Who says you can't go to both Penn and culinary school?  These freshmen found you can have your cake and eat it, too.


Rachel Prokupek (C ‘20)

Rachel's resume boasts two Michelin stars and a degree from culinary school, but her foodie journey hasn’t been a cakewalk. 

She's been passionate about food since she was young. It was a common interest between her and her father. He “was in the restaurant industry, and during family dinners [we] would sit at the table and talk about the industry,” says Rachel. A family friend taught Rachel about cooking and introduced her to the Food Network. From there, the obsession took hold.

“During high school, I got really into it," Rachel says. I started cooking for myself. I only watched the Food Network, and started reading and learning more about food."

Before coming to Penn, Rachel took a gap year and attended the famous culinary school Le Cordon Bleu, where she studied both cuisine and pastry. Though she loved the experience, it wasn’t without its challenges. 

“The chefs would teach us how to create French dishes, and we’d go into the kitchen and have to recreate them. We were graded on everything from our timing to our cleanliness to our knife skills, the seasonings, every single thing possible,” recounts Rachel.

While pastry skills came naturally to her, she soon realized that cuisine didn’t. “People learned cuisine faster than I did. It was a failure to me when I’d have to present dishes and my fish was underdone, or I didn't julienne my carrots as perfectly as I should have. It sounds stupid, but it was important!” she laughs.

As a recent graduate from Le Cordon Bleu, Rachel had the opportunity to extern at Restaurant Daniel, a two Michelin star restaurant in New York City. Externing, she explains, is essentially the chef version of an internship. She was on the prep team, and was responsible for preparing soups and salads. Restaurant Daniel has standards on par with Le Cordon Bleu, and meeting them wasn’t always a breeze. “Daniel has to produce really high quality food, and the work that I did had to be up to that standard,” she says. At first, expectations put a lot of pressure on the young chef, who admits that “[during] the first two weeks, I would come home at the end of the night so degraded because I knew I wasn’t doing the work that was expected of me.” But eventually, her skills improved, and by the end of the summer, she even helped train new prep team members.
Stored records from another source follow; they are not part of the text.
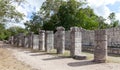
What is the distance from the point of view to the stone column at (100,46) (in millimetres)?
13843

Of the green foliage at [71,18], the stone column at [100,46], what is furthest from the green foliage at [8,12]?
the green foliage at [71,18]

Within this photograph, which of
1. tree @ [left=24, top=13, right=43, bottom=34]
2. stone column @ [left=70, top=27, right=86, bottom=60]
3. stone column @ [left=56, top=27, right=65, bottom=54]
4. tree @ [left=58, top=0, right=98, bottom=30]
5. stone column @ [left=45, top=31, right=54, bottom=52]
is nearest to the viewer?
stone column @ [left=70, top=27, right=86, bottom=60]

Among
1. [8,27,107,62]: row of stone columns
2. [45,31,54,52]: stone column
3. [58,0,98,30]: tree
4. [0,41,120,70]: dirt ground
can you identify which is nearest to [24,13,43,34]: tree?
[58,0,98,30]: tree

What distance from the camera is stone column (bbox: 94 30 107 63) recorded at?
13.8 metres

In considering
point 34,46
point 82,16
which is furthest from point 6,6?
point 82,16

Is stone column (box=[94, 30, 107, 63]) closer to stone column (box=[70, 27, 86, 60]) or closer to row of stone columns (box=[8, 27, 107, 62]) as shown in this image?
row of stone columns (box=[8, 27, 107, 62])

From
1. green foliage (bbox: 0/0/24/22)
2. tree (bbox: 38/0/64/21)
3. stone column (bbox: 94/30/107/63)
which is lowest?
stone column (bbox: 94/30/107/63)

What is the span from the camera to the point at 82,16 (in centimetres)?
3912

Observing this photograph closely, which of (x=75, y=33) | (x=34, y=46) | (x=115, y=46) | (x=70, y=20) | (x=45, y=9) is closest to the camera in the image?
(x=75, y=33)

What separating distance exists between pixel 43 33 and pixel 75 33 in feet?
29.6

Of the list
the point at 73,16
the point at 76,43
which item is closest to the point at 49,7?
the point at 73,16

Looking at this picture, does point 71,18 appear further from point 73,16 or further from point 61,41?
point 61,41

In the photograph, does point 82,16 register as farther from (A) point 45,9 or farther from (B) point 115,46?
(B) point 115,46

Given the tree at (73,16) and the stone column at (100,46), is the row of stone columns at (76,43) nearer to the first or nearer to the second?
the stone column at (100,46)
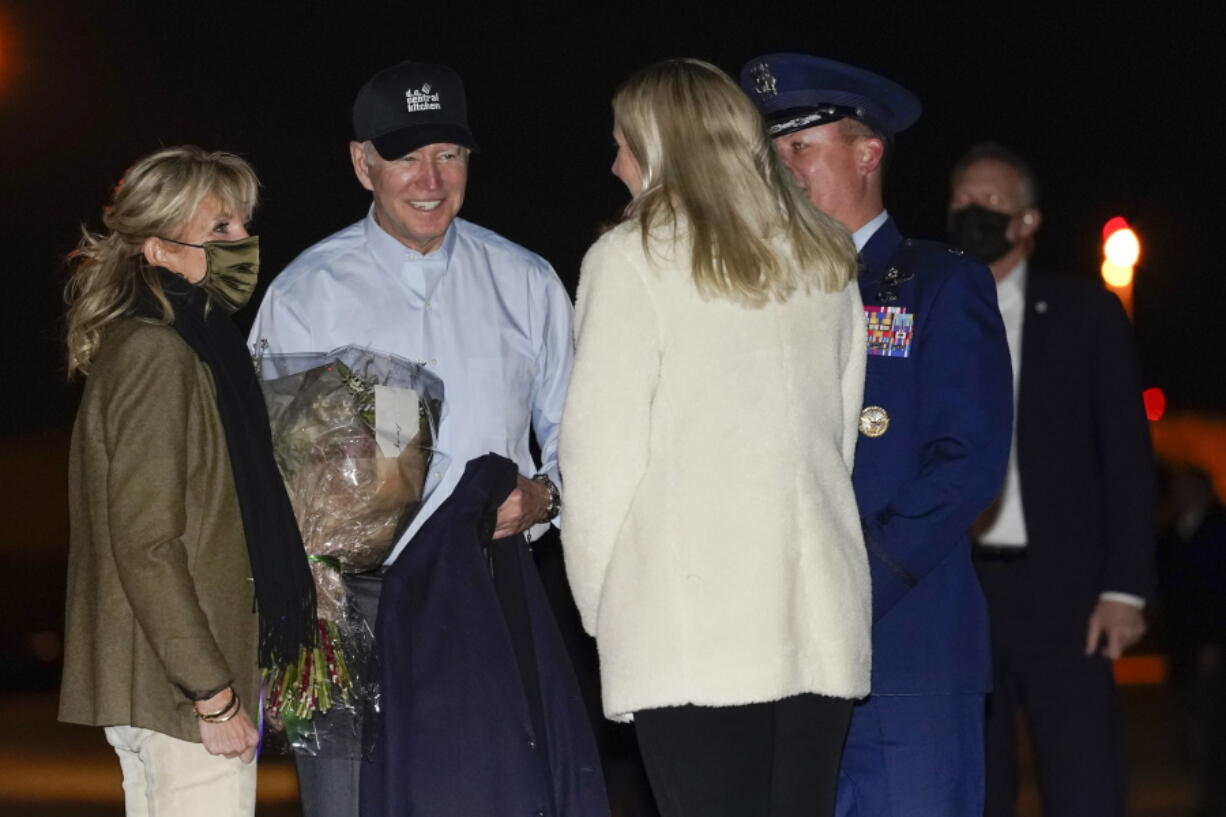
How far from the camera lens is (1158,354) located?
21.5 metres

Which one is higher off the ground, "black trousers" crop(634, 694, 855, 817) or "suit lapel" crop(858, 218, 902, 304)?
"suit lapel" crop(858, 218, 902, 304)

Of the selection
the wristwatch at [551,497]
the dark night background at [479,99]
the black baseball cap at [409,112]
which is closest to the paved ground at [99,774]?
the dark night background at [479,99]

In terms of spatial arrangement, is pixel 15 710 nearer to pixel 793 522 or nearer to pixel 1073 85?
pixel 1073 85

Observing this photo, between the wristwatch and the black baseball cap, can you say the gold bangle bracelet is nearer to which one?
the wristwatch

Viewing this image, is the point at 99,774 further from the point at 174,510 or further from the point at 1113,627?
the point at 174,510

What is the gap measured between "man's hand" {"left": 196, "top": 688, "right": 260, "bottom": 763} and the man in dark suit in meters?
2.11

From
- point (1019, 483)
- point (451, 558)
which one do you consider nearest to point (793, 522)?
point (451, 558)

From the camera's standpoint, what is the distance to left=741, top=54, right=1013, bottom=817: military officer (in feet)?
11.6

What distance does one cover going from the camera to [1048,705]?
4.77 m

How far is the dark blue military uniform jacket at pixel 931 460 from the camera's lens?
3.54m

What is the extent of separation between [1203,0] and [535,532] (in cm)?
926

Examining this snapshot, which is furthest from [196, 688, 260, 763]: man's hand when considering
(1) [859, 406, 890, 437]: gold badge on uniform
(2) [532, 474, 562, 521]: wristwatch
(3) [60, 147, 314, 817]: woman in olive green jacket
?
(1) [859, 406, 890, 437]: gold badge on uniform

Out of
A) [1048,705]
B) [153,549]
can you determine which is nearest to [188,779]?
[153,549]

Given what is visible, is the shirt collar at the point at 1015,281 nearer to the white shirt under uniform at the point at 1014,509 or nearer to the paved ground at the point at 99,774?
the white shirt under uniform at the point at 1014,509
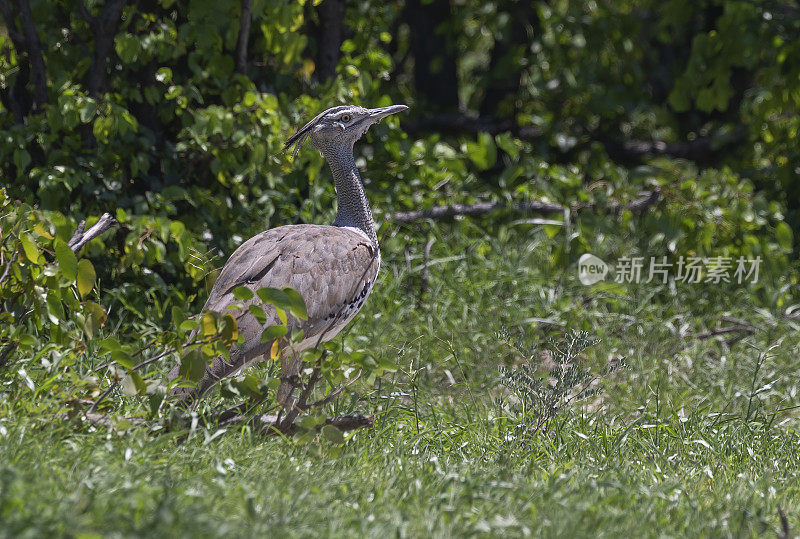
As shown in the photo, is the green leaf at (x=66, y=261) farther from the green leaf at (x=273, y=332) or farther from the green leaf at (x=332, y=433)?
the green leaf at (x=332, y=433)

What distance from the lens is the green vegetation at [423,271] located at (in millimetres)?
2688

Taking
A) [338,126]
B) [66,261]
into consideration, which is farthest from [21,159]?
[66,261]

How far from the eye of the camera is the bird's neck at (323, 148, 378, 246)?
4160 millimetres

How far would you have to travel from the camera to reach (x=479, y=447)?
3.36 metres

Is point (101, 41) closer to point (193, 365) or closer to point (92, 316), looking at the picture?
point (92, 316)

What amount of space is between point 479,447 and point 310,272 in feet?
3.06

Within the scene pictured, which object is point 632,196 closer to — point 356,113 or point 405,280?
point 405,280

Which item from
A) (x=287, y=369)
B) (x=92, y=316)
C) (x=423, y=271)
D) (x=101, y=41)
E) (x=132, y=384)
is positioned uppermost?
(x=101, y=41)

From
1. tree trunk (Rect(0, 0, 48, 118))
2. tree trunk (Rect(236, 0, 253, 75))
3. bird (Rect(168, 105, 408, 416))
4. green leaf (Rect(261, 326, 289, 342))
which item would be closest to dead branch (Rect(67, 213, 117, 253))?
bird (Rect(168, 105, 408, 416))

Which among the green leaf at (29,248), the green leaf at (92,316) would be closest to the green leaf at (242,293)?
the green leaf at (92,316)

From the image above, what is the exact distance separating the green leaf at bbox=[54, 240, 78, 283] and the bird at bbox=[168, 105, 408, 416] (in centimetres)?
47

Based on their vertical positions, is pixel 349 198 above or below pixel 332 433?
above

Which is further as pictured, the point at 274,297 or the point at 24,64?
the point at 24,64

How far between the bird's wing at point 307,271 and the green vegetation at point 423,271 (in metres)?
0.24
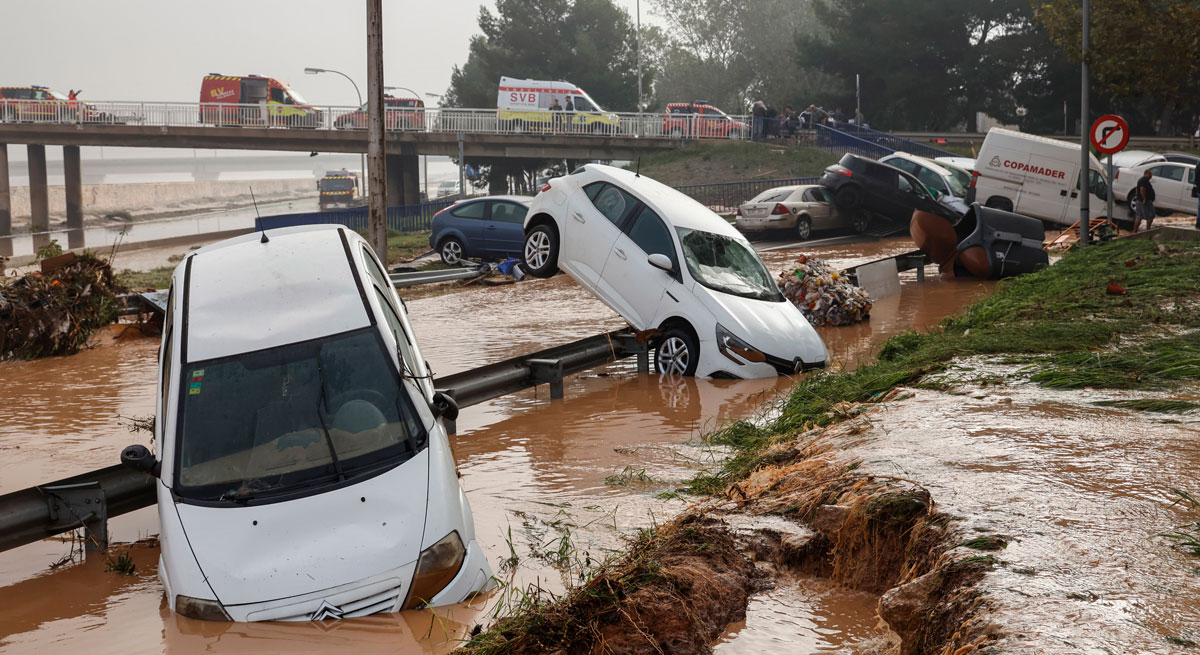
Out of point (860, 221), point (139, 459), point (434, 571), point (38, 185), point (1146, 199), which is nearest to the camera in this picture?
point (434, 571)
Going forward, Rachel wants to explore the business side of the restaurant industry. “I realized this summer that I don’t want to be a chef. I have so much respect for people who work in kitchens—it’s such hard work, with the hours and heat and timing. But I don’t want to be in the kitchen every day,” she says. Her dream job? “Owning my own restaurant group and working with other chefs to create concepts. I have the culinary experience. Now I just need the business side.”


Jennifer Higa (C ‘20)

Jennifer is a foodie taking advantage of the digital sphere. Her expertise extends from the kitchen to the Internet—she runs the Penn Appétit blog and her own YouTube channel.

She became interested in food as a child growing up in Japan. “In Japan, food is such a huge thing in the culture,” she says. Family meals were a central part of her childhood, and her parents fueled her culinary interests. From an early age, Jennifer has been fascinated by cooking. “There’s a picture of me when I’m five years old, with my chef hat, making cheese. I’m like really small, but for some reason I really wanted to make cheese!” she recalls, laughing.

Jenny loves to cook herself healthy meals, but as a freshman, she doesn’t have a kitchen. This inspired her YouTube series, Dorm Room Munchies, which is dedicated to dorm room cooking. 

“I wanted to share easy dorm room cooking things, and most of the ingredients come from the dining hall,” she says. “I watch a lot of cooking YouTube videos in my free time,” and these videos inspire her content.

Her interest in digital content doesn’t stop at YouTube. Jennifer loves writing about food, and luckily, with the Penn Appétit blog, she gets invitations to write about Philly restaurants.

“Last week, I got a media dine–in at Ocean Prime. It was a very fancy meal: we got an appetizer, a main dish and a dessert. Everything was paid for except for the tip, and I just got to write about it. I love writing about food, I think presentation and flavors are so important. I just recorded all that, and had a photographer with me."

Jenny, like Rachel, wants to go into the restaurant industry, starting this summer. “I’m working at a restaurant in Japan that mixes social impact and food,” she says. This restaurant hires people with disabilities, giving them opportunities to work they might not get otherwise. Jenny will have the opportunity to work in the kitchen, with the creative teams and on the managerial side. “I’m gonna learn all about it,” she says.